═══ MATERIAL SHOWN
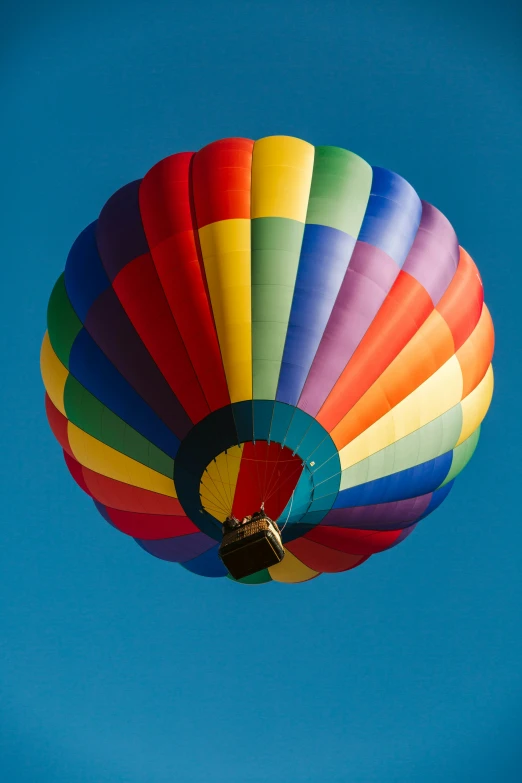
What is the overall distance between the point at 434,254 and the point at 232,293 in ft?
8.92

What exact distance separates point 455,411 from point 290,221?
3097mm

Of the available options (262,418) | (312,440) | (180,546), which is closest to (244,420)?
(262,418)

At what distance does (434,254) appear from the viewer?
49.6ft

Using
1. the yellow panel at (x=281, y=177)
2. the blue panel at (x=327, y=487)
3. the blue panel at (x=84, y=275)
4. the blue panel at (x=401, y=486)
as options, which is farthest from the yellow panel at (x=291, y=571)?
the yellow panel at (x=281, y=177)

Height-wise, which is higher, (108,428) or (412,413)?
(108,428)

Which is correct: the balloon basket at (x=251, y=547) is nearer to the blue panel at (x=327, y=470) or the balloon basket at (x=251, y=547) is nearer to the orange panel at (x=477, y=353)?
the blue panel at (x=327, y=470)

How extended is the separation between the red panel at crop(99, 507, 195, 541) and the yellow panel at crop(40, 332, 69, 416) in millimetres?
1509

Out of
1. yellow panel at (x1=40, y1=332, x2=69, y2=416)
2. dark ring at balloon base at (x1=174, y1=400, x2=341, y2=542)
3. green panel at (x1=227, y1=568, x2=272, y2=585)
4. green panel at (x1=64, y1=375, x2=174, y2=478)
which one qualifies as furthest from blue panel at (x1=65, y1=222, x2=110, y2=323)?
green panel at (x1=227, y1=568, x2=272, y2=585)

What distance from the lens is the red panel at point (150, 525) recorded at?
49.9ft

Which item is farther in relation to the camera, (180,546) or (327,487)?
(180,546)

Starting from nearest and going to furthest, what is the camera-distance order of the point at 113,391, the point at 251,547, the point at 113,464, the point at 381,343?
the point at 251,547
the point at 381,343
the point at 113,391
the point at 113,464

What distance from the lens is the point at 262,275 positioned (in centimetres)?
1410

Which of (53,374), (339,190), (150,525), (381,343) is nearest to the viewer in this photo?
(381,343)

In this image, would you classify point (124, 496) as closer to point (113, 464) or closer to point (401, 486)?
point (113, 464)
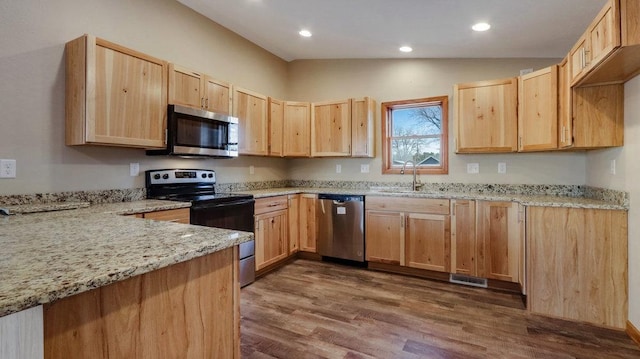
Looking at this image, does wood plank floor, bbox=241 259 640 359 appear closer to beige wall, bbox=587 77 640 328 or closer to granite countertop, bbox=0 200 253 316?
beige wall, bbox=587 77 640 328

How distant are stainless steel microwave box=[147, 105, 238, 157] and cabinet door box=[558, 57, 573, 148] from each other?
9.68ft

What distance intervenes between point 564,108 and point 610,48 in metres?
0.91

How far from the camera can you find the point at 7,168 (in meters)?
1.98

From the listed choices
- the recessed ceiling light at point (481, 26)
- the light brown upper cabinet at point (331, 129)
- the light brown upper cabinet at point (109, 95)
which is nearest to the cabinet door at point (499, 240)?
the recessed ceiling light at point (481, 26)

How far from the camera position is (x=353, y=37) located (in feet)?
11.2

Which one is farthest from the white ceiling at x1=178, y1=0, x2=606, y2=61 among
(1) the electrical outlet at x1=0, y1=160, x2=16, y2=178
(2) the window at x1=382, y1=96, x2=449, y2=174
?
(1) the electrical outlet at x1=0, y1=160, x2=16, y2=178

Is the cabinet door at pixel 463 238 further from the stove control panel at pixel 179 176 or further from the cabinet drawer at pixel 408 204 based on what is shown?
the stove control panel at pixel 179 176

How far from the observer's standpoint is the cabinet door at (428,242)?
10.4ft

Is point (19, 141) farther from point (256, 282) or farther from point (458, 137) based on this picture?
point (458, 137)

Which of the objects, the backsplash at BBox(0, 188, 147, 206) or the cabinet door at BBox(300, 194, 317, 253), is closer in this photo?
the backsplash at BBox(0, 188, 147, 206)

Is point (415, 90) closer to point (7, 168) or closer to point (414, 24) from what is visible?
point (414, 24)

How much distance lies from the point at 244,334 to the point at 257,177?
88.5 inches

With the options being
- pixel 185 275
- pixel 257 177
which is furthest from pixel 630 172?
pixel 257 177

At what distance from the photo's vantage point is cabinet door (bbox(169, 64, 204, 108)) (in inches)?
104
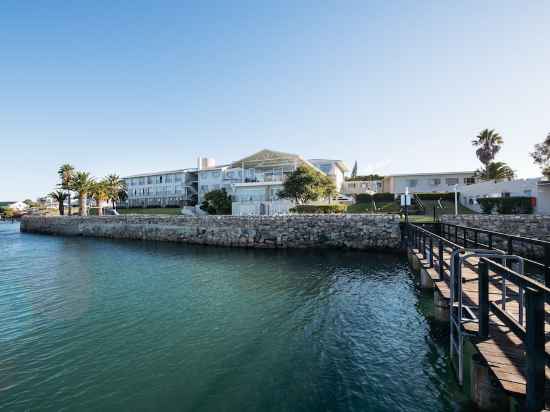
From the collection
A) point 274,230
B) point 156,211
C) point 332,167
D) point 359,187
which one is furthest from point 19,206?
point 274,230

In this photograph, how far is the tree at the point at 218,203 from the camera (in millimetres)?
53562

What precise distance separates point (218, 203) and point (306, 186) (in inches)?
763

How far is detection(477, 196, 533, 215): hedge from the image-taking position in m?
32.0

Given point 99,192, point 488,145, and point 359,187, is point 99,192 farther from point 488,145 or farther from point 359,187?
point 488,145

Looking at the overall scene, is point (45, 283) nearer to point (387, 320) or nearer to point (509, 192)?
point (387, 320)

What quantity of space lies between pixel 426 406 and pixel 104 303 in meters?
14.6

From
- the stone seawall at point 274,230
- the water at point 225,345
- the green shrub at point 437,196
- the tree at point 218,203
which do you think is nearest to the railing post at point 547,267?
the water at point 225,345

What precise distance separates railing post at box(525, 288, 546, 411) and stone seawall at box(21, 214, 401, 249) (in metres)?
25.6

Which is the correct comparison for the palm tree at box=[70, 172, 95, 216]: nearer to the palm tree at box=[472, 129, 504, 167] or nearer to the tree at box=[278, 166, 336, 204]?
the tree at box=[278, 166, 336, 204]

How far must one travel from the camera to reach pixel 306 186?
42.4 metres

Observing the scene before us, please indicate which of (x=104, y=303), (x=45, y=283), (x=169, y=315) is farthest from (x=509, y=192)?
(x=45, y=283)

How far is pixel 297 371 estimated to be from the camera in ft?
26.2

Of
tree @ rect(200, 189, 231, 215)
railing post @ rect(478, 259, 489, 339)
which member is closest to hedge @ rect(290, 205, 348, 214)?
tree @ rect(200, 189, 231, 215)

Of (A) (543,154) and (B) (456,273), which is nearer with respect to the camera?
(B) (456,273)
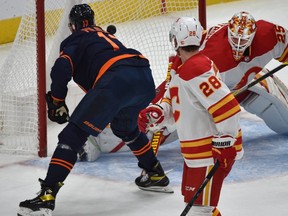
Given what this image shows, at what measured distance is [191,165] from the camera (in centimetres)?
348

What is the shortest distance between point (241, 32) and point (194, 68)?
1428 millimetres

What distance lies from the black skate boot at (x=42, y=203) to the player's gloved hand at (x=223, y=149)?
104cm

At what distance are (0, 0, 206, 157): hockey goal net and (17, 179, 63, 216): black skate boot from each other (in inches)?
41.4

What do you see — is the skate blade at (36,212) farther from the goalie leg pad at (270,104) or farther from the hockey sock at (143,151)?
the goalie leg pad at (270,104)

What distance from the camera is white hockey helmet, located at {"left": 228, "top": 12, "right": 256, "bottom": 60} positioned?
187 inches

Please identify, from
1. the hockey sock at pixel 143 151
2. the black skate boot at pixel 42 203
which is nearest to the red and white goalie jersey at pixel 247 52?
the hockey sock at pixel 143 151

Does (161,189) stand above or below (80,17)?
below

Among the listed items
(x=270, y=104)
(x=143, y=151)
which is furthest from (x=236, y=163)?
(x=143, y=151)

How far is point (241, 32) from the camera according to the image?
476 cm

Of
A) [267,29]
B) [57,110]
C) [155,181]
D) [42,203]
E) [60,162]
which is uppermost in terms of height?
[267,29]

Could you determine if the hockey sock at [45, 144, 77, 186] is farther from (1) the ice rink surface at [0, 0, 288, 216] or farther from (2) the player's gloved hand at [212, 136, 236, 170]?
(2) the player's gloved hand at [212, 136, 236, 170]

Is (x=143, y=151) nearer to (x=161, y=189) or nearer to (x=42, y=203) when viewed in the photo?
(x=161, y=189)

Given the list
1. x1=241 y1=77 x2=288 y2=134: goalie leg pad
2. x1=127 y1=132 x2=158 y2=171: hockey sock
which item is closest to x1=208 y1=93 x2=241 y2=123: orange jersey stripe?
x1=127 y1=132 x2=158 y2=171: hockey sock

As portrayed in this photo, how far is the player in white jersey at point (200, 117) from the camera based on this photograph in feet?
11.0
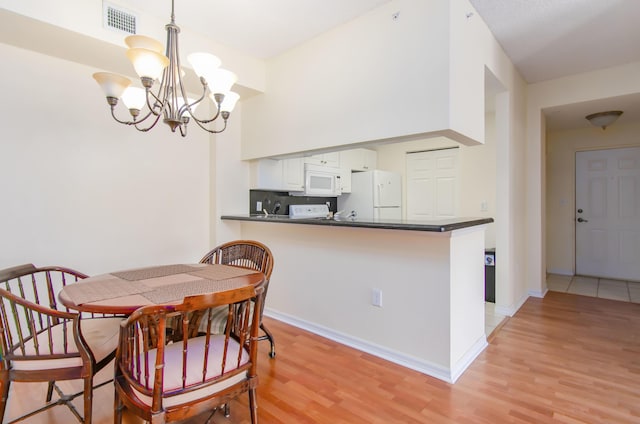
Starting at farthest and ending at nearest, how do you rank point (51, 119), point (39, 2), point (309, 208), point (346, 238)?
point (309, 208), point (346, 238), point (51, 119), point (39, 2)

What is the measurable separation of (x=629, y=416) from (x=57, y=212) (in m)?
3.78

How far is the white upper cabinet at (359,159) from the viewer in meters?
4.96

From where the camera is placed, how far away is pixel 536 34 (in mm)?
2770

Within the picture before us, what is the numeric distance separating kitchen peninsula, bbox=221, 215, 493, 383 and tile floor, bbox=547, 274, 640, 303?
2612 mm

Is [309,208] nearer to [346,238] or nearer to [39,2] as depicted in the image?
[346,238]

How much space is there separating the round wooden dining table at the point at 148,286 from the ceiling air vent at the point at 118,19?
66.0 inches

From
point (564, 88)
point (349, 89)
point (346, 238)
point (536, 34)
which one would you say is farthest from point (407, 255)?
point (564, 88)

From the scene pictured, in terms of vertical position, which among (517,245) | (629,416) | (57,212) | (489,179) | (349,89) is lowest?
(629,416)

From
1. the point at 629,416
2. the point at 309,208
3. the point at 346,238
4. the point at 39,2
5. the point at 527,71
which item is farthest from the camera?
the point at 309,208

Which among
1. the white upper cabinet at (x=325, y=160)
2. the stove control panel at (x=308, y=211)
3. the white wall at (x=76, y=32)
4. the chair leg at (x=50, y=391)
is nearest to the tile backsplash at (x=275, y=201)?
the stove control panel at (x=308, y=211)

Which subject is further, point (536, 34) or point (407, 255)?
point (536, 34)

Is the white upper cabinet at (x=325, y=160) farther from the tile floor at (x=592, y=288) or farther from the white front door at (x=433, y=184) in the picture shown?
the tile floor at (x=592, y=288)

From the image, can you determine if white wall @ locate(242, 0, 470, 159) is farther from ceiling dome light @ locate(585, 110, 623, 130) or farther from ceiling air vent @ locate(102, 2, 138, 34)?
ceiling dome light @ locate(585, 110, 623, 130)

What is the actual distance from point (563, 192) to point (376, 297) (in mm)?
4469
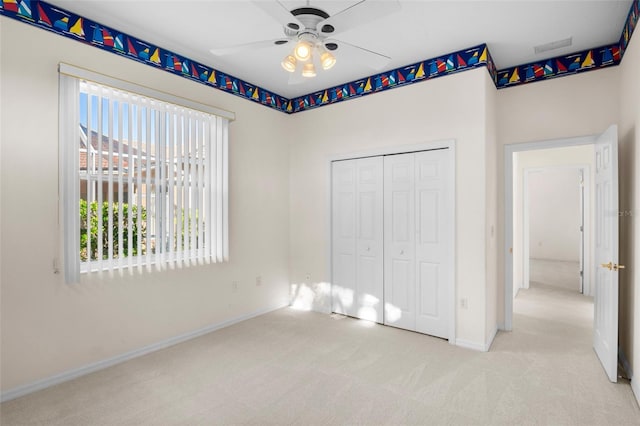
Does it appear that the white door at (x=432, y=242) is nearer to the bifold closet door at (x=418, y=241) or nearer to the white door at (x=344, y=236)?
the bifold closet door at (x=418, y=241)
══════
- [REQUIRED WORK]
Pick out every line of the data above that contains the word "lies". Case counts.

- [COMPLETE RESPONSE]
How much distance lies from the point at 244,334 to the point at 257,177?
What quantity of space lies between pixel 426 406 and pixel 104 303 in meters?
What distance lies from the black skate boot at (x=42, y=203) to the player's gloved hand at (x=223, y=149)?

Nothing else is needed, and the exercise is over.